The new unit is organized within the New York State Insurance Department's Frauds Bureau and headed by Deputy Chief Investigator Harry Jackson. The Mortgage and Title Unit will focus on investigating complaints of alleged fraud involving title insurance transactions, it was explained.
The insurance department said its investigators have joined other law enforcement agencies, including the FBI and U.S. attorneys, in investigations that have led to the recent arrests of the presidents of two title insurance companies.
In May, the department said Brian H. Madden, the president of one of the largest independently owned title insurance agents in New York State, was arrested for allegedly misappropriating more than $5 million in real estate transaction fees that were collected from property sellers and buyers and that were supposed to be paid to municipalities.
In July, Jonathan Boxman was arrested for allegedly defrauding title insurance clients of more than $1.7 million.
Another case, said the department, involved Aaron Dare, who pleaded guilty in April to grand larceny after being charged in a 59-count indictment. Mr. Dare was accused of defrauding Albany area home sellers, buyers and banks by carrying out schemes that included obtaining multiple mortgages on single properties.
Mr. Wrynn warned consumers to be wary of schemes involving title fraud used by so-called mortgage rescue companies.

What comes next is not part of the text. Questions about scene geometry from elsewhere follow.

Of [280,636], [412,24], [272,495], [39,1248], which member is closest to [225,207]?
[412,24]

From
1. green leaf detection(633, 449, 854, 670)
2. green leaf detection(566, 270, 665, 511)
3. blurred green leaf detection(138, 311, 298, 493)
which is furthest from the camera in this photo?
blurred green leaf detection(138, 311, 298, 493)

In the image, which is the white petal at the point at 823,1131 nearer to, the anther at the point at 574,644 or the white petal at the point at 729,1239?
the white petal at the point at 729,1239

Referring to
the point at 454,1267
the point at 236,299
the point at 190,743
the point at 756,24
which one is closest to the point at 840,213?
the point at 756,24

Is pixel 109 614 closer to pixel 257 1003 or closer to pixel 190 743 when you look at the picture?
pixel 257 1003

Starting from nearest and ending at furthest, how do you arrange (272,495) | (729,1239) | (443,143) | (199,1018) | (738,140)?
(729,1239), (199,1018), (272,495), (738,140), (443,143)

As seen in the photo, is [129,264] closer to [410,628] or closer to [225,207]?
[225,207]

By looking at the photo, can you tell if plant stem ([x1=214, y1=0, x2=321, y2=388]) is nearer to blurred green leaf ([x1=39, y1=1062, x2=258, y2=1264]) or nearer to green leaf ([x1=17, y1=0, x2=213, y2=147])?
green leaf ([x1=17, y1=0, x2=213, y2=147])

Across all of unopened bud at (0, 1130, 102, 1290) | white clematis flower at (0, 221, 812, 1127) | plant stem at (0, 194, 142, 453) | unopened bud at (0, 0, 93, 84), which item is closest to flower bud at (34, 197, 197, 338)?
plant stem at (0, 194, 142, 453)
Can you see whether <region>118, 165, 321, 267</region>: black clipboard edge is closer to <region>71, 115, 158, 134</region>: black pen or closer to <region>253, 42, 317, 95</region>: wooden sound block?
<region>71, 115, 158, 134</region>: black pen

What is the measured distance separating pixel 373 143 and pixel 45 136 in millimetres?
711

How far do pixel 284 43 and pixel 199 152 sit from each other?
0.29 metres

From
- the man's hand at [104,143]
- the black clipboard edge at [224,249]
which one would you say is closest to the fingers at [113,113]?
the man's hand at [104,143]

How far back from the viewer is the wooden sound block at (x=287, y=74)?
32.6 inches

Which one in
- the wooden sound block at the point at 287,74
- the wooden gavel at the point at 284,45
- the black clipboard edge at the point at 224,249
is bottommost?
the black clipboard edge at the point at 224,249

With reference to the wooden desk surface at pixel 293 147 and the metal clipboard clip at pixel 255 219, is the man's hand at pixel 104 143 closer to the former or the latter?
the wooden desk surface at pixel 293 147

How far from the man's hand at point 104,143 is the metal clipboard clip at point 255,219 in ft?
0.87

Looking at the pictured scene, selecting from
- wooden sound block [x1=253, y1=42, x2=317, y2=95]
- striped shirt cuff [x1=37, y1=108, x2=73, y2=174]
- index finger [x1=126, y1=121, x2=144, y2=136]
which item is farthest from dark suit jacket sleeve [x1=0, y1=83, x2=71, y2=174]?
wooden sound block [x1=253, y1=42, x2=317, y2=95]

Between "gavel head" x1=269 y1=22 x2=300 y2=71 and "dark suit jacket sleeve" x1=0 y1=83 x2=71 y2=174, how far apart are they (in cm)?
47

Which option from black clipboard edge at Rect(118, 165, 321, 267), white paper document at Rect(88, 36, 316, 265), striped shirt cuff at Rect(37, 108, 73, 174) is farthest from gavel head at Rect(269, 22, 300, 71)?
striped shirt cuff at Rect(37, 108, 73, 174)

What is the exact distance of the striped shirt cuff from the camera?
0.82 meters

He said that spurred by the downturn in the economy, companies have sprung up offering a variety of schemes promising to help consumers who fall behind in mortgage payments, and these groups have targeted financially troubled homeowners, low income people and others, including legitimate title insurance companies.
The schemes have included such tactics as the use of "straw buyers" to purchase properties using false loan applications; the use of significantly inflated property values to obtain mortgages; and the enticement of financially troubled homeowners to sell their homes in exchange for fraudulent lease-back arrangements, he said.
New York consumers suspecting fraud in connection with real estate transactions were urged to contact local law enforcement authorities or the insurance department by calling 1-888-FRAUDNY.